CHAPTER 26

1.5K 22 14
                                    

RISE

"Jangan bersedih bila ada yang meninggalkanmu. Biarkan dia pergi. Karena yang pergi dari hidupmu akan diganti Semesta dengan seseorang yang lebih baik. Percayalah."

✈✈✈

Seperti biasanya bel pulang sekolah menjadi hal yang sangat dinanti seluruh peserta didik. Tidak hanya peserta didik saja, para guru yang mengajar di kelas pun menantikan hal itu. Satu per satu peserta didik mulai meninggalkan kelas. Menyisakan jejak tak kasat mata di dalamnya.

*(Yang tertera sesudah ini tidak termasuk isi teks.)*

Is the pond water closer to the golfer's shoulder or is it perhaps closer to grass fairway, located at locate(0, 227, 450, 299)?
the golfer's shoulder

Kini tersisa beberapa orang saja di dalam ruangan besar berwarna putih. Dapat terhitung tiga peserta didik dan seorang guru yang masih menduduki tahtanya.

Salah satu dari ketiga orang itu adalah Arya. Sedari kemarin dia pulang terakhir. Sementara waktu dia menggantikan posisi Didit untuk mengunci pintu kelas. Cowok itu berhalangan hadir karena alasan sakit.

Pupilnya menilik seorang wanita di depan sana. Wanita berkaca mata itu sibuk memperhatikan ponselnya. Entah apa yang sedang terjadi sehingga dia tersenyum menatap layar ponsel mini itu.

Tanpa dia duga wanita itu berpaling melihatnya. Manik matanya membulat sempurna mendapati itu. Dia melihat seulas lekukan tipis menyungging di bibirnya. Iya, wanita itu tersenyum.

Arya membalas senyum itu dengan ragu. Dia memperhatikan keadaan di sekitarnya setelah dia tak lagi mendengar bunyi. Benar saja, hanya dia dan wanita itu yang tersisa di sini.

"Mama," panggil seseorang mengenakan bando putih. Dia berjalan menghampiri wanita itu.

"Mama jadi temenin Gladis ke Gramedia, kan?"

Wanita bernama Nislawati itu melirik layar ponselnya. "Bentar lagi Mama ada rapat." Kemudian dia berpaling melirik Arya sedang menyimak percakapannya. "Arya," panggilnya.

Arya membulatkan matanya. Agaknya dia begitu terkejut. Tanpa berpikir panjang lagi dia berjalan mendekati Nislawati. "Ada apa, Bu?"

"Ibu boleh minta tolong sama kamu?"

"Boleh, Bu."

"Tolong kamu temenin Gladis ke Gramedia, ya?" ungkapnya membuat kedua orang itu tersentak.

"Ma," rewel Gladis. Dia memegang tangan Nislawati bermaksud untuk membantah.

Nislawati sedikit memajukan wajahnya. Memandangi Arya dengan senyuman. "Kamu tidak keberatan, kan?"

Arya menggeleng kepalanya. Selintas dia melirik Gladis yang kebetulan sedang melihatnya pula. "Tidak, Bu."

"Kalau gitu Mama pergi ke kantor, ya," pungkas Nislawati. Dia bergegas pergi melewati pintu kelas.

Setelah Arya menyelesaikan tugasnya untuk mengunci pintu, dia pun berjalan menuju parkiran sekolah diikuti Gladis yang mengekor di belakangnya.

Dari kejauhan Arya memandang sebuah lahan persegi di depannya. Lapangan itu terlihat sepi dan sunyi. Dapat terhitung jumlah motor dan mobil yang memarkir di sana. Dengan ekor matanya dia dapat melihat sesuatu di belakangnya. Tampak Gladis berusaha menyejajarkan langkahnya yang besar.

"Dis, lo tunggu di depan aja," pesan Arya. Dia berjalan mendekati kendaraan beroda dua miliknya.

Gladis berdiam sejenak di tempatnya berpijak, lalu dia mengangguk. Dia berjalan lurus menuju gerbang depan mengikuti ucapannya.